Polo Great Tour Travel yang berperan untuk memfasilitasi perjalanan paket wisata Suramadu sore itu. Dengan menaiki perahu Cokroaminoto wisatawan akan diajak berkeliling menuju bawah jembatan. Jarak dari Pelabuhan Timur Kamal menuju Jembatan Suramadu cukup jauh karena membutuhkan waktu berlayar selama kurang lebih 30 menit. Saat perjalanan kita begitu menikmati keseruan yang dirasakan pada waktu itu. Hembusan angin laut di sore hari, hempasan ombak laut yang mengantarkan perahu semakin lebih dekat dengan Jembatan Suramadu, meskipun sore itu cuaca sedikit mendung.

Dari atas perahu selama perjalanan para wisatawan juga bisa mengabadikan momen – momen seru fotografi dengan kamera handphone maupun kamera SLR. Ini pengalaman perdana Tim Gerbang Pulau Madura menaiki perahu menyusuri sebagian kecil Selat Madura dan melihat langsung Jembatan Suramadu dari arah bawah.
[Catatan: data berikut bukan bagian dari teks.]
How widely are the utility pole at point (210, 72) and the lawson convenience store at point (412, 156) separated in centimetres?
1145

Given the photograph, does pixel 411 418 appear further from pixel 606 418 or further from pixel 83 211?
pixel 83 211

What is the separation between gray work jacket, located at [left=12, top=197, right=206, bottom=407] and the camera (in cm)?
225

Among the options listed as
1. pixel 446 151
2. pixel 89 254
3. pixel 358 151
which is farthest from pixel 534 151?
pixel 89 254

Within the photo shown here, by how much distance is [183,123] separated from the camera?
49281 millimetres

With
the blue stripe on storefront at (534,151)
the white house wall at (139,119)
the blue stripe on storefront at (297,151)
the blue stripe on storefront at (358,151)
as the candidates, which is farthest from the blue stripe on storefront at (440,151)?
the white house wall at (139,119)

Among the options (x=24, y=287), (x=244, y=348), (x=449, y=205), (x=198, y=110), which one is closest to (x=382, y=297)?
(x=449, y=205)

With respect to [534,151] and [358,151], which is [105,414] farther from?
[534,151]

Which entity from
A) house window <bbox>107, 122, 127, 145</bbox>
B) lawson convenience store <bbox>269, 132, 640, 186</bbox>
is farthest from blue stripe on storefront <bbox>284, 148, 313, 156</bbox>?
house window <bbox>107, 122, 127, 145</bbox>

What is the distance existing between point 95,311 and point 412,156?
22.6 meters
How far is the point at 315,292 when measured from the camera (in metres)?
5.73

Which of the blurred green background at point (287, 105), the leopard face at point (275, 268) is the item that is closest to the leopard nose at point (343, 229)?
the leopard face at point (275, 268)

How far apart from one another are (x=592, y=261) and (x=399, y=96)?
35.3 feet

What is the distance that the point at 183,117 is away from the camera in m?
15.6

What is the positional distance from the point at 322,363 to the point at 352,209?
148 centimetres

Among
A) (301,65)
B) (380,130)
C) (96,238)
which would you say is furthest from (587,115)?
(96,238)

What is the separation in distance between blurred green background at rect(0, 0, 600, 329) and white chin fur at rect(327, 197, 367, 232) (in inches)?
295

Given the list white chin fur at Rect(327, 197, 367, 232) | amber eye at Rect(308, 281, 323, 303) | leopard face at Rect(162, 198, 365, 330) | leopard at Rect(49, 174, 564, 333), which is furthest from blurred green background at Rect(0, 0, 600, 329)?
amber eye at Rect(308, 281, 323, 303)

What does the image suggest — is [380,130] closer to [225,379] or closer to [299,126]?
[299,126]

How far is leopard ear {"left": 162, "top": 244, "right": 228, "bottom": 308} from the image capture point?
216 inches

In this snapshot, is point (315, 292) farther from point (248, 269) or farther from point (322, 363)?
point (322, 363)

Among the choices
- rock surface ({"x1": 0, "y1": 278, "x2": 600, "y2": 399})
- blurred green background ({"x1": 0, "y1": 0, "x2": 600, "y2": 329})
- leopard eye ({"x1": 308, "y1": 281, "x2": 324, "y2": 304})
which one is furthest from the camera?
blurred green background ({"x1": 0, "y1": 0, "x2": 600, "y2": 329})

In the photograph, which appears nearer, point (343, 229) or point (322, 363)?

Sungguh, kita pun tidak bisa mnejelaskan lebih detail lagi keindahan sore hari itu yang ditawarkan. Kurang beberapa meter dari bawah jembatan para wisatawan begitu antusias untuk bisa lebih dekat lagi. Semua yang ada di atas perahu merasa sangat takjub dengan keeksotisan senja sore itu dilihat dari celah – celah bawah jembatan. Perjalanan sore itu berakhir dengan kepuasan semua wisatawan yang mengikuti, Wisata Suramadu dan Selat Madura menjadi pilihan destinasi wisata baru yang patut untuk teman – teman coba bila berkunjung ke Bangkalan - Madura.